Senior Immigration Judge Chalkley

Senior Immigration Judge A Jordan

Mrs M L Roe

The Secretary of State for the Home Department

For the Appellant: Ms P Chandran of Counsel instructed by Wilson & Co

For the Respondent: Mr E Tufan, Home Office Presenting Officer

PO (Trafficked Women) Nigeria CG

  • (1) In general terms, women and girls in Nigeria do not face a real risk of serious harm from human traffickers, but the risk is heightened for females under 40 years of age living in suburban areas with a poor level of education. However, where it can be shown that an individual does face a real risk of being forced or coerced into prostitution by traffickers, the issue of whether she will be able to access effective protection from the authorities will need to be carefully considered in the light of background evidence.
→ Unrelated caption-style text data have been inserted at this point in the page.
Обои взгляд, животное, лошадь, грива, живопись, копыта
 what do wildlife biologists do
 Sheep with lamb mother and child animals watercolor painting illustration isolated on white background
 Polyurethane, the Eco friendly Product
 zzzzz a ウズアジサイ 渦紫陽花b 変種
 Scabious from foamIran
  • (2) There is in general no real risk of a trafficking victim being re-trafficked on return to Nigeria unless it is established that those responsible for the victim's initial trafficking formed part of a gang whose members were to share in the victim's earnings or a proportion of the victim's target earnings in circumstances where the victim fails to earn those target earnings. It is essential that the circumstances surrounding the victim's initial trafficking are carefully examined.


The appellant is female, a citizen of Nigeria and was born on 5 th July, 1979. She appeals against the decision of the respondent, taken on 19 th April, 2005, to direct her removal as an illegal entrant.

Immigration history

This appeal has a lengthy history. The appellant entered the United Kingdom on 10 th January, 2005, and claimed asylum on 1 st April, 2005. The appellant travelled to the United Kingdom with a “Mr Osagie” who, unbeknown to the appellant at the time, brought the appellant to the United Kingdom for the purposes of working as a prostitute. Mr Osagie retained the appellant's passport, which he had obtained in her name and which included a visa for the United Kingdom. She is an orphan who had been cared for by her aunt “Becky” for whom she had worked since the age of 12, selling water in her home city, Benin City, Edo State.

Basis of the appellant's claim to asylum

The appellant met Mr Osagie who, like the appellant, lived in Edo State and she sometimes met him at her church, although, when there was no Sunday church service, he used to visit her. He was, apparently, well-known in Benin City and he told her when they arrived in the United Kingdom that he was bringing girls into the United Kingdom for prostitution. He had previously told her that he was a businessman in Nigeria and persuaded the appellant to travel to the United Kingdom, because he had promised her a job working in his factory in the United Kingdom.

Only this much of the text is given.